R/ Dapat mengetahui peningkatan suhu secara dini merupakan
indikasi adanya infeksi.
b. Observasi sekitar luka terhadap tanda-tanda infeksi
R/ Mengidentifikasi timbulnya infeksi
c. Lakukan perawatan luka setiap 1 hari sekali
R/ Dapat mencegah kontaminasi silang dan menghindari dampak
infeksi yang lebih dalam
d. Lakukan perawatan kateter setiap hari
R/ Mencegah mikroorganisme masuk kea alat invasife
e. Ganti kateter setiap 1 minggu sekali
R/ Mencegah terjadinya infeksi
Kolaborasi
Kolaborasi terhadap pemeriksaan laboratorium (leukosit, led)
R/ Lekositosis menandakan proses terjadinya infeksi
Evaluasi : Infeksi tidak terjadi
DAFTAR PUSTAKA
Apley. A. Graham. 1995. Orthopedi dan Fraktur Sistem Apley. Edisi 1.
Jakarta : EGC.
Brunner and Suddarth. 2001. Buku Ajar Keperawatan Medikal Bedah. Edisi 3. Volume 8. Jakarta : EGC.
Carpenito, Lynda Juall. 2001. Rencana Asuhan dan Dokumentasi Keperawatan Edisi 2. Jakarta : EGC .
Donges, Marilyn B, dkk. 2000. Rencana Asuhan Keperawatan.

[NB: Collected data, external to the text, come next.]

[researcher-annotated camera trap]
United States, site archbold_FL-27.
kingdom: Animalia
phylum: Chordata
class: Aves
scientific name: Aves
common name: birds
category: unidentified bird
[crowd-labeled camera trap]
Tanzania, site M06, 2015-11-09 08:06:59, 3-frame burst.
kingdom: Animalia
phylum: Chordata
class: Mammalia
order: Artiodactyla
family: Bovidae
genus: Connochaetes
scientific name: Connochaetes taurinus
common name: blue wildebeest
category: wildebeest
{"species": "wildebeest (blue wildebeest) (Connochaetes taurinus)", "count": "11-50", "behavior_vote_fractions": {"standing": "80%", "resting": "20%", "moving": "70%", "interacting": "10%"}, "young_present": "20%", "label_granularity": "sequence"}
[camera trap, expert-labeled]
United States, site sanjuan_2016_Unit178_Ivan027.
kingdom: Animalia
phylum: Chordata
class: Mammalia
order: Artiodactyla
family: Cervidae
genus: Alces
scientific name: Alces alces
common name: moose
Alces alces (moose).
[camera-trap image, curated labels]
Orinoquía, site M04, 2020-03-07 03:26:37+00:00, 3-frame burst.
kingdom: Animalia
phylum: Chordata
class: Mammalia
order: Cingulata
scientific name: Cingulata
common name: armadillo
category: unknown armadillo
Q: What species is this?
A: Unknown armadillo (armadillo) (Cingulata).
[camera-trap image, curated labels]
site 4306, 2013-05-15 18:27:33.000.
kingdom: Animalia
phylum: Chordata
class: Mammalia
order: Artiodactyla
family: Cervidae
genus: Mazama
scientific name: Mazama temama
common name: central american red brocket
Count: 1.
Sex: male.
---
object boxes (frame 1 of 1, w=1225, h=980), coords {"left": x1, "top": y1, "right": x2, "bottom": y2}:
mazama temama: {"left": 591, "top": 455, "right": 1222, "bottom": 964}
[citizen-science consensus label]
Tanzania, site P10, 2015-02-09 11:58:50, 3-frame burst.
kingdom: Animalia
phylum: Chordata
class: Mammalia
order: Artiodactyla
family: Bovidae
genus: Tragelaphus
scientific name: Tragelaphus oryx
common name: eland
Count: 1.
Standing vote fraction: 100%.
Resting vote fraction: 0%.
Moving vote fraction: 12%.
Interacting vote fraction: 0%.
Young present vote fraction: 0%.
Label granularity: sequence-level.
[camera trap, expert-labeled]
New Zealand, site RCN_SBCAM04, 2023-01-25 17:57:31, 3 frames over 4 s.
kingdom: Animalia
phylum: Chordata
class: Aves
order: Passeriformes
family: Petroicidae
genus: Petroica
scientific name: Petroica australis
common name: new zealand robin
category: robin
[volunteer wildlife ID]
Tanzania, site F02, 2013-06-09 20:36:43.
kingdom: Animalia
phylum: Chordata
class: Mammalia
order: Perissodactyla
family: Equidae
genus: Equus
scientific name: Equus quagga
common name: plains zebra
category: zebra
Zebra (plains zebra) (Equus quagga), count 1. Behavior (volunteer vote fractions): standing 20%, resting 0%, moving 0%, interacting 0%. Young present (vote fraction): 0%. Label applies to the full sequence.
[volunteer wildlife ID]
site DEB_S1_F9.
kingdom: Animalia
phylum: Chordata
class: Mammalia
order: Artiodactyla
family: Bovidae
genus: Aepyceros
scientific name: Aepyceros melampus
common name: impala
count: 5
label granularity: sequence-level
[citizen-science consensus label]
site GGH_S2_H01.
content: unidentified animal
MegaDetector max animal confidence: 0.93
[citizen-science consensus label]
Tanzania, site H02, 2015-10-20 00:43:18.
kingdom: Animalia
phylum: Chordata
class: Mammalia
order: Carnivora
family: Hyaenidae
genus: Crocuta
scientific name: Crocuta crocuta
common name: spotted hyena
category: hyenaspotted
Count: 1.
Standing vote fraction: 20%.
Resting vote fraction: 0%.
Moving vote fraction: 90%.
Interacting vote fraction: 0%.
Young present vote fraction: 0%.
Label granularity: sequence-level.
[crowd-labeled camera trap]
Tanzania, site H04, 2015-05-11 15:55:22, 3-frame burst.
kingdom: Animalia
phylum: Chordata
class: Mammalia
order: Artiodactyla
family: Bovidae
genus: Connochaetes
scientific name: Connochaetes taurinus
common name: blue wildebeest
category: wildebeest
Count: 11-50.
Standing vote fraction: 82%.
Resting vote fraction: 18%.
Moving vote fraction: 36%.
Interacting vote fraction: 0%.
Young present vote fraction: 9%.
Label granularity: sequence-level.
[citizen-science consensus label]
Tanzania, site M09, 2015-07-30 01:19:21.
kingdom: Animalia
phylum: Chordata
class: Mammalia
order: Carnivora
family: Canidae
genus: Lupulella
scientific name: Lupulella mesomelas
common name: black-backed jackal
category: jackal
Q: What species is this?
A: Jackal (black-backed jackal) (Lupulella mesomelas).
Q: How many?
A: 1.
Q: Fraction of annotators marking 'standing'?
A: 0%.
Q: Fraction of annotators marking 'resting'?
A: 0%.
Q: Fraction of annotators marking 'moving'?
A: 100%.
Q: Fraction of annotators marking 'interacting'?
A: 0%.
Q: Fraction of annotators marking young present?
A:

Edisi 3.
Jakarta : EGC.
Lukman and Sorensen’s. 1993. Medical Surgical Nursing. 4th Edition buku
11. USA : WB Sunder Company.
Mansjoer, Arif, dkk. 2000. Kapita Selekta Kedokteran. Edisi 3. Jilid II.
FKUI. Media Aesculapius.
Price, Slyvia A Dan Laraine M. Wilson.1995. Patofisiologi. Buku I . Edisi
4. Jakarta : EGC.
Rasjad, Chairudin. 1998. Ilmu Bedah Orthopedi. Ujung Pandang : Bintang
Lamupate.
Smetzer, Suzanna. C. dkk. Buku Ajar Keperawatan Medikal Bedah
Brunner and Suddarth. Edisi 8, vol 3. Jakarta : EGC.